Watching the—the armored fighting vehicles, that was what Mr. Brooks called them—fall back through Elizabeth made Justin scratch his head. "Something's gone wrong," he said. "It must have."
"Pretty good bet," Mr. Brooks agreed. "But what? They weren't under what you'd call heavy pressure or anything. Why pull back?"
"Beats me," Justin said. "What do you want to do, ask them?"
To his amazement, the coin and stamp dealer headed for the door. "Why not? Maybe they'll tell us."
"Maybe they'll shoot us, you mean," Justin said. But he followed. He didn't want Mr. Brooks to think he was afraid, even if he was.
"Why should they?" the older man said as he walked outside. "We're just ordinary citizens of Virginia, going about our lawful business and trying to find out what our very own soldiers are doing. It's a free state, isn't it? Except for the sales tax, I mean."
"Funny," Justin said. "Funny."
Mr. Brooks ignored him. He waved to somebody standing up in the cupola of a tank—and yes, by now Justin recognized tanks and could tell them from the other armored behemoths that clanked through Elizabeth. "Where are you guys going?" Mr. Brooks yelled, pitching his voice to carry through the racket. "Y'all just got here." If he laid the accent on a little thicker than he might have, well, so what?
"We've got to pull back," the real Virginian said—sure enough, he didn't mind talking to a civilian.
"How come?" Mr. Brooks asked in a civilian-sounding way.
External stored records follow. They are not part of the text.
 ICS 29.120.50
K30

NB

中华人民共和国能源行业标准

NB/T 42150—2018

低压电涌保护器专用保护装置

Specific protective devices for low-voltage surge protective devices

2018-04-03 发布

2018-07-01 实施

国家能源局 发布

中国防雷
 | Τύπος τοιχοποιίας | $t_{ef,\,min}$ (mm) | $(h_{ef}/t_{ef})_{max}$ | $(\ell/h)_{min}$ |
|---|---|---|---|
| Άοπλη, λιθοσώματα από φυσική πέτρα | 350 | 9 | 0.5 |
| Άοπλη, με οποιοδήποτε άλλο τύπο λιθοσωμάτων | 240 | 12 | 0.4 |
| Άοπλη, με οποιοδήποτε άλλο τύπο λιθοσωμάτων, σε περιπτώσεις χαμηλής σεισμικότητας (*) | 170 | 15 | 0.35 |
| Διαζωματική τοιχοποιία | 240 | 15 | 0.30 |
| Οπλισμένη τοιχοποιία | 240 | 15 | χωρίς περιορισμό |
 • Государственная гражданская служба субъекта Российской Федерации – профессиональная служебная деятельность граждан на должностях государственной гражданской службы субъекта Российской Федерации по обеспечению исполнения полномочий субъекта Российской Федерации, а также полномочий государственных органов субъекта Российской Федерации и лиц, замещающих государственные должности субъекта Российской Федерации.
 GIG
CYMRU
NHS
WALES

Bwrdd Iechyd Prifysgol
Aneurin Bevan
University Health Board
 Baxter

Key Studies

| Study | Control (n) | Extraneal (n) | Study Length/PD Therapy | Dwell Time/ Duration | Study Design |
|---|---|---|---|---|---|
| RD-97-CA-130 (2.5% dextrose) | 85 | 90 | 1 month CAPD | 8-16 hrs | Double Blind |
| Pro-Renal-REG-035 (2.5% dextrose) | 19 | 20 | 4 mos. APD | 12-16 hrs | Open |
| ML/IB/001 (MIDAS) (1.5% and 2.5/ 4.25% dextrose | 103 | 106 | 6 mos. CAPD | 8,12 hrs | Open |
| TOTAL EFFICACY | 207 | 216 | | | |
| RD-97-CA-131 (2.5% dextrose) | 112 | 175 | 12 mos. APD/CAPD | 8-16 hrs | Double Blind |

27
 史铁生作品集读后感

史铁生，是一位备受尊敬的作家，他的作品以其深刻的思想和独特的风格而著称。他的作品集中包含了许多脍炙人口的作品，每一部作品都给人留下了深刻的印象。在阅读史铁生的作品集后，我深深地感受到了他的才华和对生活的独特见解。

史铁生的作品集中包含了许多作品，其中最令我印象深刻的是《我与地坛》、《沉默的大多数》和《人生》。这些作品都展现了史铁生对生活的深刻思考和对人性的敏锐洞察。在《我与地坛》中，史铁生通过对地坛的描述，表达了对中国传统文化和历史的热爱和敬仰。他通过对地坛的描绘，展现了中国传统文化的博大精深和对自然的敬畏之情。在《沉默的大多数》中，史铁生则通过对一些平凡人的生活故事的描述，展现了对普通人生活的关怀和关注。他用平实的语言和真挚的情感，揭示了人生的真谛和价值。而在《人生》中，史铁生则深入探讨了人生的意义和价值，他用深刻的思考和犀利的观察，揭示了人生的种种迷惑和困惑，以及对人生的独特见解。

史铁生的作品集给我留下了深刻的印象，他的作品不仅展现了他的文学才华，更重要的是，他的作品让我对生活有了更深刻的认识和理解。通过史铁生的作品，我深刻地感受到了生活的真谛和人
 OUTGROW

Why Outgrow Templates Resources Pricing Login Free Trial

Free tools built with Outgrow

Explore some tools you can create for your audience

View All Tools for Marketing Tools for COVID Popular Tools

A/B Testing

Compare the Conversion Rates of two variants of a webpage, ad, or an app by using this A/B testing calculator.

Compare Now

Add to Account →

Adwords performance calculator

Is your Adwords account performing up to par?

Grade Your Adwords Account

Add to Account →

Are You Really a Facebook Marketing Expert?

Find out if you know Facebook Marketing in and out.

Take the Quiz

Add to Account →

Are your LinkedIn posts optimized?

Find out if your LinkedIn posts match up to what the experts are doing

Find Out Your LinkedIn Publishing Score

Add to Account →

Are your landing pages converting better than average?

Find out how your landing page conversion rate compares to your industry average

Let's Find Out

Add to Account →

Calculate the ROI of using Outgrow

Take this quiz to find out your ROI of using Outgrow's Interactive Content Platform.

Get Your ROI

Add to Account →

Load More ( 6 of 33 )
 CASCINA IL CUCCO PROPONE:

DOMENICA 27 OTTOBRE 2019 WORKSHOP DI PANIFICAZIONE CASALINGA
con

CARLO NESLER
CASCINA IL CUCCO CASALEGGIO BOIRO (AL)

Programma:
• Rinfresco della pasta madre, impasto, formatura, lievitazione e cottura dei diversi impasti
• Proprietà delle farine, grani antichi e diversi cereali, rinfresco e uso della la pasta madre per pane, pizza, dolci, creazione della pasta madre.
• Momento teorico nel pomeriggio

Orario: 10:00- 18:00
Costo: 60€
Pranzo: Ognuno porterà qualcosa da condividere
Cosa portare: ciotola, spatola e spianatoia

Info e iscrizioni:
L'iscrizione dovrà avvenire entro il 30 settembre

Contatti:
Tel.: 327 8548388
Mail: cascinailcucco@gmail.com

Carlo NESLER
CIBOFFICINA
The soldier in the tank—they called them trackforts or mobile pillboxes in this alternate—cussed. He swears like a trooper, Justin thought. Then the fellow said, "Blacks went and rose up back in the cities. We've got to go and squash them before we can give those Ohio rats what they deserve."
Mr. Brooks swore, too, the way a real Virginian would have when he got news like that. Justin was very impressed. "What are we supposed to do here?" Mr. Brooks asked.
"Best you can till we get back," the tankman answered.
Justin and Mr. Brooks trotted down the street to keep up with him. "What's going on in Charleston?" Justin called. If Mr. Brooks could do it, he could, too. "My mother's down there," he added, in case the soldier thought he was a spy. It was even true.
"Don't know much. There's some shooting—I've heard that," the soldier said. "Like I told you, just hang on. We'll be back." He waved as the tank clattered away. The pavement on Route 14 was taking a devil of a beating.
"Well, we might have known they'd play that card," Mr. Brooks said.
Justin hardly paid any attention to him. "There's fighting in Charleston!" he exclaimed.
Mr. Brooks nodded. "I heard what he said." He set a hand on Justin's shoulder. "Your mom's a smart woman. She'll know how to stay out of trouble."
"Sure she will—if she has the chance," Justin said. "But what if she was out shopping somewhere or something when the shooting started? She wouldn't have a chance then." Seeing everything that could go wrong was much too easy.
"Even when bullets start flying, they miss most of the time," Mr. Brooks said. "If that weren't so, I'd've been holding a lily for a long time now." He looked past Justin, probably looking back into another timeline a long time before.